1933 was Hauser's career year. The league decided to cut its schedule from 168 to 154 games, and Hauser went homer-less in his first nine games, so his prospects for even reaching his previous year's total were in doubt. However, in the home opener, Hauser hit one out in his first at-bat, and then three more the next day, and the long balls began to accumulate. By the end of June, he had reached 32. He hit his 50th on July 27 in Milwaukee. He hit his 54th and 55th in Toledo a couple of weeks later, setting a new league mark. On August 20, he hit his 60th, the first player to hit 60 twice in a professional career. He tied and broke his own professional record by hitting his 63rd and 64th in St. Paul's Lexington Park on Labor Day. He pushed the total to 69, with his chance at 70 rained out. Hauser also collected 182 RBIs and a record-setting 439 total bases.

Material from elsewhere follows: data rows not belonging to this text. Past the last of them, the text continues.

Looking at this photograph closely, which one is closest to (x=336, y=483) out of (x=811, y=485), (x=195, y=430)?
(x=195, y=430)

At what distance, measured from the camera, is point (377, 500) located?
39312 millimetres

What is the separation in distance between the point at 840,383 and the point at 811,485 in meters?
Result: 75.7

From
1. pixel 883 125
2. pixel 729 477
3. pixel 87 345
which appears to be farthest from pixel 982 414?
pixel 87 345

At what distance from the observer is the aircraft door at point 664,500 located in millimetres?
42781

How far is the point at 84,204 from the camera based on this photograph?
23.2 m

Hauser got off to a good start in 1934, but a fractured kneecap ended his season, and his career wound down after that. He played off and on for the Millers and then Sheboygan Indians before hanging up his cleats in 1943.

==Legacy==
Following his playing career, he ran a sporting goods shop in Sheboygan until retiring in 1984.

Hauser's 69 home runs were eventually matched by Bob Crues in 1948 and surpassed by the 72 of Joe Bauman in 1954. He remained the only player to hit 60 or more twice until Mark McGwire and Sammy Sosa accomplished the feat in 1998 and 1999.